+++ Quellenauszug +++

Seit 2015 gibt es die 6. Generation des 7er BMW, internes Kürzel (G11/G12). Zwischenzeitlich haben die Bayern ihr Flaggschiff renoviert – und zwar gründlich. Das Midlife-Update betrifft nicht nur die martialische Optik mit riesiger Doppelniere und bösem Blick. Abgesehen von dieser, vor allem auf den chinesischen Markt zielenden Retusche, tat sich eine ganze Menge im Verborgenen. Das Infotainment wurde einer gründlichen Überarbeitung unterzogen. Das bedeutet zugleich eine spürbar gesteigerte Performance des optionalen Bowers & Wilkins Diamond Surround Sound-Systems. Dabei blieb die Lautsprecher-Bestückung die gleiche wie vor dem Facelift. Das bedeutet ein Ensemble von 16 für Autoverhältnisse ausgesprochen hochwertige Treiber im Fahrzeuginnenraum der 5,12 Meter langen Luxus-Limousine.

+++ Bereitgestelltes Material +++

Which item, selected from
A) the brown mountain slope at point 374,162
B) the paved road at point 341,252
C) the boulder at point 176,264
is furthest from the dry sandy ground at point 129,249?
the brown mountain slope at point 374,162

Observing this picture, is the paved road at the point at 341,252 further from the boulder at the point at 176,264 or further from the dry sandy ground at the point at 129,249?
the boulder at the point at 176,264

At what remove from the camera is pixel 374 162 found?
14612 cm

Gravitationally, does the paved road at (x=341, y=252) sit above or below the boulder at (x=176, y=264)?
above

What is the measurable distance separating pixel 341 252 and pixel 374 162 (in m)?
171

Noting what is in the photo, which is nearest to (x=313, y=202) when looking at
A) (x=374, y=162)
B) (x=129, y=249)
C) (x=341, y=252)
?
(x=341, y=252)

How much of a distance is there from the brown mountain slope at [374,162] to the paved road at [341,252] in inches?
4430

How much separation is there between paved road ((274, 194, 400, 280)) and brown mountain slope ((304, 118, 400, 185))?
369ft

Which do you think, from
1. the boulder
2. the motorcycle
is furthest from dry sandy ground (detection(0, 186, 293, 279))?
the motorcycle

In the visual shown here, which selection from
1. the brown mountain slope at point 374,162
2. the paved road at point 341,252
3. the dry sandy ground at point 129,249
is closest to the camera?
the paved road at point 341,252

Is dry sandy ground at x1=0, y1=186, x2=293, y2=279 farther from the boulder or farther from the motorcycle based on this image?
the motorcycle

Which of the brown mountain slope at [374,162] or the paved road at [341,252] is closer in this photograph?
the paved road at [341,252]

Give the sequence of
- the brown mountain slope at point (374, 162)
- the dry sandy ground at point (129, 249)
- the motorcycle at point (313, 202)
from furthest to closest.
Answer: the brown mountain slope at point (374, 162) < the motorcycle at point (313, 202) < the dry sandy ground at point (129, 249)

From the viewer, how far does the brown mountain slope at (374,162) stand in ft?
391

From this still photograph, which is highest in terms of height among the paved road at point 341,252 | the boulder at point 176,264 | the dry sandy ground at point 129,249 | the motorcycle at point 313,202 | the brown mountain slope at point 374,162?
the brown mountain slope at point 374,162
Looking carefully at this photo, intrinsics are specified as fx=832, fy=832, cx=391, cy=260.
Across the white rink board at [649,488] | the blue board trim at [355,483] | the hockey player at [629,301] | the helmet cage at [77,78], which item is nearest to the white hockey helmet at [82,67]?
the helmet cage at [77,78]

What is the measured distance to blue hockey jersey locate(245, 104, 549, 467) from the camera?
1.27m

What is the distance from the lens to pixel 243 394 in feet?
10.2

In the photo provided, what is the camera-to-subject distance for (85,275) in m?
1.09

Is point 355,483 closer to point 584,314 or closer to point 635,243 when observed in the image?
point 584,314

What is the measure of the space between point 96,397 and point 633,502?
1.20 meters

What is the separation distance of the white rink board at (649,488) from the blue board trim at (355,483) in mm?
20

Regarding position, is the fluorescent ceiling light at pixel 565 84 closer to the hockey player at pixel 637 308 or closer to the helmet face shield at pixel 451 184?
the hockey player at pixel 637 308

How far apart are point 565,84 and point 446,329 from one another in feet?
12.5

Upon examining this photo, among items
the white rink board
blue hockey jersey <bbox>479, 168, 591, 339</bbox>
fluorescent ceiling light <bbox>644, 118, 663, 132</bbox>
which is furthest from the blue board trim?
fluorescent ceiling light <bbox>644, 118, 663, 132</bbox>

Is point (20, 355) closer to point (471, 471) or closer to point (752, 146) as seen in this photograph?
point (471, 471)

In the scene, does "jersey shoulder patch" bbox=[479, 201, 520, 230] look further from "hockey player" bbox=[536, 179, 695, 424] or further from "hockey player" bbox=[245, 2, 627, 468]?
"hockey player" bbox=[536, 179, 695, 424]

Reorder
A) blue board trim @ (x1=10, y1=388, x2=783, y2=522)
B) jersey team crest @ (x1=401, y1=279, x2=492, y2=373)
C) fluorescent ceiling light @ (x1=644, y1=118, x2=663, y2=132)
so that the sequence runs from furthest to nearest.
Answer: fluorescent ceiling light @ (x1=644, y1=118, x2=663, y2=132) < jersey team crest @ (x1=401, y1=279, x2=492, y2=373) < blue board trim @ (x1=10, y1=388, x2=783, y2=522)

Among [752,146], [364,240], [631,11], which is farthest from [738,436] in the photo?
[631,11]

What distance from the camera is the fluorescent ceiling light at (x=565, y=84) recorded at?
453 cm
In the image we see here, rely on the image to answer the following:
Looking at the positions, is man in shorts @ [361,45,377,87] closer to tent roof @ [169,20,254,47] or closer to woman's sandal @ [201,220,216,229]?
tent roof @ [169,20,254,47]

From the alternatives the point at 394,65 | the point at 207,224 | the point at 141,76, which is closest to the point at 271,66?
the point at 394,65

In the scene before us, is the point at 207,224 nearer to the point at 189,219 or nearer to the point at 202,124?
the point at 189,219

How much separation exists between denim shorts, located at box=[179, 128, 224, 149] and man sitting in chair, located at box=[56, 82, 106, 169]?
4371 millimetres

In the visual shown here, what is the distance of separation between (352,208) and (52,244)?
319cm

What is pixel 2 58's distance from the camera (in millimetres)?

+++

Aufgaben:
1. Wie lang ist die Luxus-Limousine laut dem Quellenauszug zum 7er BMW?
2. Schreibe den Quellenauszug über den 7er BMW im Anschluss an seinen letzten Satz weiter.

Antworten je Aufgabe:
1. 5,12 Meter.

2.
Durch eine verfeinerte Abstimmung des prestigeträchtigen Sound-Systems und einen neuentwickelten DSP-Verstärker ergibt sich ein spürbar harmonischeres, emotional ansprechenderes Klangerlebnis auf allen Plätzen. Doch dazu später mehr.
Bowers & Wilkins an Bord
Lassen Sie uns zunächst einen Blick auf die technologische Seite des Sound-Systems werfen. Hier stechen vor allem die aufwendig produzierten Diamant-Hochtöner hervor, die unter Laborbedingungen entstehen. Dieses extrem harte, von der Struktur mit Kunstdiamanten vergleichbare Material verleiht den 2,5-cm-Kalotten eine extrem hohe Steifigkeit und innere Dämpfung. Schließlich sollen die Membranen bei hohen Frequenzen nicht „aufbrechen.“ Darunter versteht man unkontrollierbare Teilbewegungen der Hochton-Membran.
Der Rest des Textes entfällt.